— WHAT TO WORK ON —
Copy out all of the records below word for word, keeping every line, number and mark of punctuation unchanged.

— DATASET ENTRIES —
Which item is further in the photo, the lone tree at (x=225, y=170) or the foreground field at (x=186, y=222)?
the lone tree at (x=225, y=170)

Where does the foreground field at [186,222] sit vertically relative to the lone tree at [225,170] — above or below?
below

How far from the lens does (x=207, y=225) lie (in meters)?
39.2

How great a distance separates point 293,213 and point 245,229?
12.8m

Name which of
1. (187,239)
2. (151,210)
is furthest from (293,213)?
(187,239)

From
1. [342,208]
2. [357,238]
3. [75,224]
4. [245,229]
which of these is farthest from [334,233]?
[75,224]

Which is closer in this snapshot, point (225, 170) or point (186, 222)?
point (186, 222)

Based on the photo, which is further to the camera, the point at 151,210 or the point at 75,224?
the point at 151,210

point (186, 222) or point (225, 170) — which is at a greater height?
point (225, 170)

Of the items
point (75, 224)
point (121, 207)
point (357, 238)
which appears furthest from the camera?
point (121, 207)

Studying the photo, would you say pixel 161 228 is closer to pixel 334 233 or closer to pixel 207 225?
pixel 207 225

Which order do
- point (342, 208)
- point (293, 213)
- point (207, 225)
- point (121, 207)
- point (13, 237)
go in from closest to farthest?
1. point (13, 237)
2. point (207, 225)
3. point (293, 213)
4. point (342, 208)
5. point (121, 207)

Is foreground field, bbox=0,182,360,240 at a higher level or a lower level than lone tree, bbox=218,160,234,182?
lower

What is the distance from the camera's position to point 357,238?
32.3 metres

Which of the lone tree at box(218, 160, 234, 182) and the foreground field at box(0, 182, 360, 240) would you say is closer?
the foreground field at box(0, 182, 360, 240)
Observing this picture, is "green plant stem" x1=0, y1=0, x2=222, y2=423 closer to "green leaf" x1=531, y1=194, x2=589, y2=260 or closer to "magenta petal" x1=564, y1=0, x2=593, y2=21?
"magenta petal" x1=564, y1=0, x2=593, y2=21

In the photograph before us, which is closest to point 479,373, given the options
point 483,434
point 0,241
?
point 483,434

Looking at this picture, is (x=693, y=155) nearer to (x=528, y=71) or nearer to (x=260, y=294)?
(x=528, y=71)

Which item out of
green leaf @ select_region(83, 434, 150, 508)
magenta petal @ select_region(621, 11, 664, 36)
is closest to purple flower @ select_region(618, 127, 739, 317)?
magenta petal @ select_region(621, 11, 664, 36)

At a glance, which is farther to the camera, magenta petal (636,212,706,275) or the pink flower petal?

— TASK RESPONSE —
Which item is further in the photo, the lone tree at (x=225, y=170) or the foreground field at (x=186, y=222)?
the lone tree at (x=225, y=170)

Where does the foreground field at [186,222] sit vertically relative to the lone tree at [225,170] — above or below?
below

How far from the lens does (x=207, y=225) lie (in meters)?
39.2

How great a distance separates point 293,213 and point 245,229?
12.8m

Name which of
1. (187,239)
2. (151,210)
is furthest from (293,213)?
(187,239)

From
1. [342,208]
2. [357,238]
3. [75,224]
4. [245,229]
which of these is farthest from [334,233]?
[75,224]

Which is closer in this snapshot, point (225, 170) or point (186, 222)?
point (186, 222)

Based on the photo, which is further to the camera, the point at 151,210 or the point at 75,224?
the point at 151,210

point (186, 222) or point (225, 170) — which is at a greater height?
point (225, 170)

Of the items
point (75, 224)
point (121, 207)
point (357, 238)
which appears furthest from the camera?
point (121, 207)

Studying the photo, would you say pixel 161 228 is closer to pixel 334 233 or closer to pixel 207 225?
pixel 207 225

Which order do
- point (342, 208)
- point (293, 213)
- point (207, 225)
- point (121, 207)
- point (13, 237)
go in from closest to farthest?
1. point (13, 237)
2. point (207, 225)
3. point (293, 213)
4. point (342, 208)
5. point (121, 207)

Is foreground field, bbox=0,182,360,240 at a higher level or a lower level than lone tree, bbox=218,160,234,182?
lower

What is the distance from the camera's position to point 357,238?
32.3 metres

Which of the lone tree at box(218, 160, 234, 182) and the foreground field at box(0, 182, 360, 240) would you say is closer?
the foreground field at box(0, 182, 360, 240)
Observing this picture, is "green plant stem" x1=0, y1=0, x2=222, y2=423 closer to "green leaf" x1=531, y1=194, x2=589, y2=260 or closer to "magenta petal" x1=564, y1=0, x2=593, y2=21?
"magenta petal" x1=564, y1=0, x2=593, y2=21

In the photograph before us, which is closest to point 479,373, given the options
point 483,434
point 0,241
?
point 483,434

Looking at this picture, is (x=693, y=155) nearer to (x=528, y=71) or nearer to (x=260, y=294)?
(x=528, y=71)

Which item out of
green leaf @ select_region(83, 434, 150, 508)
magenta petal @ select_region(621, 11, 664, 36)
is closest to purple flower @ select_region(618, 127, 739, 317)?
magenta petal @ select_region(621, 11, 664, 36)

At a glance, which is farther to the camera, magenta petal (636,212,706,275) or the pink flower petal?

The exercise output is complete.